Conventional scallops are the owners of some of the most complex and “advanced” eyes on Earth – they are similar in principle to their device on the “Hubble” and other modern optical telescopes.
A frog in a pond in the Nikitsky botanical garden in the village of Nikita near the city of Yalta in the Crimea
“The enigma of how the eyes of the sea scallop works caused scientists to rack their brains for at least two centuries, and it was not until 1960 that physicists realized that the image formed in them was due to the fact that the inner surface of the eye is a concave mirror reflecting light on the retina located “How this mirror works and what it consists of remained a mystery to us,” says Benjamin Palmer of the Weizmann Institute of Science in Rehovot, Israel.
The eyes of people and many other mammals contain two types of photosensitive cells – cones and rods. The cones allow us to distinguish colors, but they only work when the illumination is sufficiently high, and the sticks allow us to see the silhouettes of objects in the dim light of stars or the moon.
As shown by recent experiments, the number of different types of cones and their functions differ markedly in different groups and even genera of animals – for example, a person has three kinds of cones, and some species of birds and reptiles – four types, one of which allows them to see ultraviolet radiation . Other animals, for example, mantis shrimp, have an even more exotic vision system, containing 12 different photoreceptors, each of which distinguishes a certain color.
The scallop of St. James
Palmer and his colleagues discovered an even more complex optical “invention” of nature, trying to understand how the eyes of one of the most amazing shellfish, the scallops of St. James (Pecten maximus), whose flesh can be bought in any large supermarket are arranged.
Unlike other bivalve mollusks, this invertebrate creature has a set of two hundred perfectly full eyes, which it uses to navigate in space and freely swim through the depths of the oceans and seas. Each scallop eye contains two retinas consisting of approximately 500,000 cells containing two different types of photoreceptors, the principles of operation and the very purpose of which remained a mystery to scientists.
Israeli and Swedish physicists discovered the principles of their work by freezing several such eyes in liquid nitrogen, cutting them into thin layers and enlightening them with a scanning electron microscope. This allowed scientists to obtain a three-dimensional computer model of the eye and understand how light interacts with each of its components.
Much to the astonishment of the scientists, the principles of this eye were most recalled not by the organs of the eyes of other animals, but by the most modern optical telescopes, such as Hubble, VLT or Keck. The key part of these telescopes is not a lens – they are missing in principle, but two mirrors of an unusual shape that focus light at one point.
Similar mirrors are present in the eyes of St. James’s scallops – one of them is located under their “posterior” retina, and the second is under the second retina located next to the pupil, the presence of which in the eye of a molluscan scientists could not previously explain.

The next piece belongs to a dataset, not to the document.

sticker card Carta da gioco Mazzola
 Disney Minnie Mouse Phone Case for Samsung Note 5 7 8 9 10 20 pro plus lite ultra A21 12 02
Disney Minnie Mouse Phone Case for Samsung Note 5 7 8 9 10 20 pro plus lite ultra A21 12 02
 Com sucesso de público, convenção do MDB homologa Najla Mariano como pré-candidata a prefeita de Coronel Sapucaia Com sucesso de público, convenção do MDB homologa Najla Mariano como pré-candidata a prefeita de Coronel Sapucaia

Eyes of the scallop of St. James
Interestingly, not only the arrangement of the mirrors of telescopes and their “living” analogues, but also their “construction” – the reflecting surface in the eyes of mollusks is composed of many small “tiles” of special biocrystals, the position of which the animal can flexibly control. The composite mirrors of the Keck telescope and the main mirror of James Webb, a space observatory under construction, are similarly constructed, which will replace Hubble at the end of 2018.
Thanks to such technological “innovations”, scallops, as noted by scientists, have sufficiently sharp and “fast” eyes with a very wide field of view, about 250 degrees, without using the lens or other “expensive” structures, the maintenance of which requires a lot of energy .
As physicists suggest, eye-scallop telescopes can find their application not only when creating new astronomical devices, but also in other fields of science and technology, where compact optical devices are needed that can focus light at very wide viewing angles.